The Cast of A Walk on the Moon |
Summer, 1969: Daily, numbers of casualties from Vietnam scroll across living room television screens while streets fill with angry, mostly young anti-war protestors. Their peace-loving folk and war-hating rock fills the airspaces along with wafts from their calming, smoked grass. African Americans continue to search for their post-King leader and their equal rights; women raise their voices louder and more collectively for equality; and a few drag queens at a bar called Stonewall ignite the gay rights movement. But on July 21, the entire nation and the world hold their collective breathes as Neil Armstrong takes that first step on the moon — the nation forgetting for a few minutes all the strife, differences, and inequality dividing much of the generations, races, sexes, and the entire country itself.
Alison is apoplectic because her mom did not bring her record player and because she is stuck yet another summer in a boring family tradition while everything important and exciting is happening somewhere else. In between screaming “I want my fucking record player,” she cries out in song, “The summer of ’69 is there; the summer of ’59 is here … I want to be a part of it; get me away from here.” At the moment, we see that Brigid O’Brien as Alison is a powerhouse worth taking full note; and as she later proves, she has a deeply resonating voice that time and again sings forth with a maturity and presence well beyond the actor’s young years.
Katie Brayben |
Alison’s mother and present nemesis, Pearl, is also looking longingly beyond these woods surrounding their little cabin, gazing up into the sky and singing “Out of This World” to the big moon and to the man who is about to take a walk on its surface. “All around the world tonight, people are taking a chance for the first time … Mr. A, walk the moon for us.” The vocals of Katie Brayben’s Pearl – a voice full of awe and of a quiet anticipation – only get stronger as the story progresses, opening up and letting her chords ring euphorically in full country rock style in a late Act One reprise of the same song.
Katie Brayben & Zak Resnick |
However, when the gals all go shopping at the hippie-like trailer of the “blouse man,” Pearl decides to hang back and try on a skin-tight, tie-dyed top that the B-Man himself gladly helps her fit into. The pony-tailed, mild-mannered, and younger Walker (Zak Resnick) employs his freshly jubilant, easy flowing voice in “Something New” to woo Pearl, singing, “It’s never too late to try something new; it’s never too late to see another side of you.” Moving increasingly closer to her as he reaches into the heavens in gorgeous falsetto, Walker tempts with “Look at the moon, and see a new you … Something new, something true, something you.”
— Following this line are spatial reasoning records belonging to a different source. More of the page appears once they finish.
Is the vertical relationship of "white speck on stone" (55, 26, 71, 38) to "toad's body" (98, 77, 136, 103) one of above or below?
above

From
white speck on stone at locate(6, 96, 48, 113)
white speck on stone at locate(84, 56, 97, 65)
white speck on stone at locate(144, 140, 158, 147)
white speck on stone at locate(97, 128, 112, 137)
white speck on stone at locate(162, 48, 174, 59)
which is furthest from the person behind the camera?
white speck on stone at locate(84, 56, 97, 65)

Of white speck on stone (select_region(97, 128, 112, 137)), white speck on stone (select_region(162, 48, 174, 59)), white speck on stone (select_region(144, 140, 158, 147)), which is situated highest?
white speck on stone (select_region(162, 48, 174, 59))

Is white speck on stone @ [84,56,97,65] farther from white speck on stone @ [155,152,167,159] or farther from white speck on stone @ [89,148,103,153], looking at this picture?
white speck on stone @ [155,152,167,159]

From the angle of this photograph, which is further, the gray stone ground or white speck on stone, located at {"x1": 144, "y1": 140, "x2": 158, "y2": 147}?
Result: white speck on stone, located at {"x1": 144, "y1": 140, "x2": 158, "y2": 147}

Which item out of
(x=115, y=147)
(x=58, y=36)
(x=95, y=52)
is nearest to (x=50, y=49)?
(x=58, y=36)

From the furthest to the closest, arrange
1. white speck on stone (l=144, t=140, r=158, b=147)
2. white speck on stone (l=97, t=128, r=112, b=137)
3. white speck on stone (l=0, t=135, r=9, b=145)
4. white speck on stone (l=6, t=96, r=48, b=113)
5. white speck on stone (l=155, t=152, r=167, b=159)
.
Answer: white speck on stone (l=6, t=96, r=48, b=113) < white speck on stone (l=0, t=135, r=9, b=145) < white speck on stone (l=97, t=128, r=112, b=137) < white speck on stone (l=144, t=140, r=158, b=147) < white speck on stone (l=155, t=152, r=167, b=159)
Nick Saks & Brigid O’Brien |
In another part of camp, Alison has also happened upon a surprise in the form of a male. Dimpled, curly-headed Ross (Nick Sacks) who, with guitar in hand, is chewing away in “Hey Mister President” at the current prez, singing a double entendre, “May I call you, Dick.” But upon seeing Alison watching him, his melodies quickly morph to more love and peace sounds, followed by his own luring vocals. With a slight smirk and ever-closer moves toward the initially skeptical but definitely interested Alison, the teen sings with a twinkle, “There’s always something to look up at, there’s always something to see; and if you get bored, just look at me.”